** start Document section **

Arthur Maurice Woodward  (29 June 1883 – 12 November 1973) was a British archaeologist and ancient historian who was director of the British School at Athens from 1923 to 1929. He was later head of the department of ancient history at the University of Sheffield. During the First World War he served with the British Army in the British Salonika Force and was mentioned in despatches.

Early life
Arthur Maurice Woodward was born in Everton, Liverpool, on 29 June 1883, the son of the Reverend William Harris Woodward. His mother was Katherine Mary Woodward. He was educated at Shrewsbury School and Magdalen College, University of Oxford.

Career

In 1908, Woodward was appointed to a studentship at the British School at Athens. He was assistant director in 1909-10 and 1922–23 and director from 1923 to 1929. He was an assistant lecturer at the University of Liverpool, 1911–12, and at Leeds in 1912–22. He was later a lecturer then reader in ancient history and archaeology and subsequently head of the department of ancient history at the University of Sheffield, 1945-47.

During the First World War, Woodward served in the British Army in Macedonia and Bulgaria with the British Salonika Force (November 1915 to January 1919). He was mentioned in despatches twice. In 1924 he was awarded the Greek Order of the Redeemer (class unknown).

Among Woodward's writings were articles for The Numismatic Chronicle (he was a keen student of numismatics), numerous articles for the proceedings of the British School at Athens, articles for the Yorkshire Archaeological Society and, later, entries for The Oxford Classical Dictionary under the initials "AMW".

Marriage
In 1925, Woodward married Jocelyn Mary Pybus (died 12 November 1973) second daughter of John Pybus. Jocelyn was a student at the British School at Athens in 1922-23.

** end Document section **

(What this exercise asks):
a. According to the Woodward biography, which school did he attend before Magdalen College, Oxford?
b. Print the passage of the Woodward biography from "In 1908, Woodward" to "of Sheffield, 1945-47.".

** start Stored data **

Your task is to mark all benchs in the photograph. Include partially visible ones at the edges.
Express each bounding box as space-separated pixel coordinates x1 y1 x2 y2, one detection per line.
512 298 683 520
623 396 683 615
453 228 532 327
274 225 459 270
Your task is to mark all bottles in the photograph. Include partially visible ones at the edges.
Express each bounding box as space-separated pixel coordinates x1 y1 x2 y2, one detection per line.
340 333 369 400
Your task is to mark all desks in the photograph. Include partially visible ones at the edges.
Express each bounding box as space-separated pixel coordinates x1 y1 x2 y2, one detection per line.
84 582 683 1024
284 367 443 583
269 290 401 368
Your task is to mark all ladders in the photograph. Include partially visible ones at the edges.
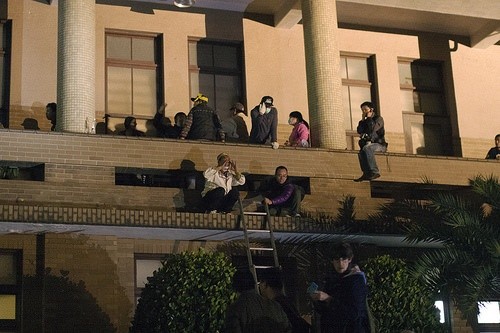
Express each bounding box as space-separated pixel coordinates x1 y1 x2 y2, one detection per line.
238 196 286 297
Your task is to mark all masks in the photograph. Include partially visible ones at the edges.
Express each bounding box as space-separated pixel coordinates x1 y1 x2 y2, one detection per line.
265 108 270 114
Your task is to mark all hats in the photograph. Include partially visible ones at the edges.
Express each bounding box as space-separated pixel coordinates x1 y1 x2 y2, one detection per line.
191 94 208 102
217 152 227 160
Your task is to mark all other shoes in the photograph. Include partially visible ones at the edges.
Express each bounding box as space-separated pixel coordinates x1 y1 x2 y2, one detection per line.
367 173 379 180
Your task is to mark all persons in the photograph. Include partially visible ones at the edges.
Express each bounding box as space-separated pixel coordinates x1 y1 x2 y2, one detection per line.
353 102 389 182
485 135 500 159
258 268 312 333
118 94 251 189
201 152 246 215
219 268 292 333
251 96 280 149
311 243 370 333
264 166 302 218
46 103 56 131
284 112 310 148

** end Stored data **

(Per-task answers):
a. Shrewsbury School.

b.
In 1908, Woodward was appointed to a studentship at the British School at Athens. He was assistant director in 1909-10 and 1922–23 and director from 1923 to 1929. He was an assistant lecturer at the University of Liverpool, 1911–12, and at Leeds in 1912–22. He was later a lecturer then reader in ancient history and archaeology and subsequently head of the department of ancient history at the University of Sheffield, 1945-47.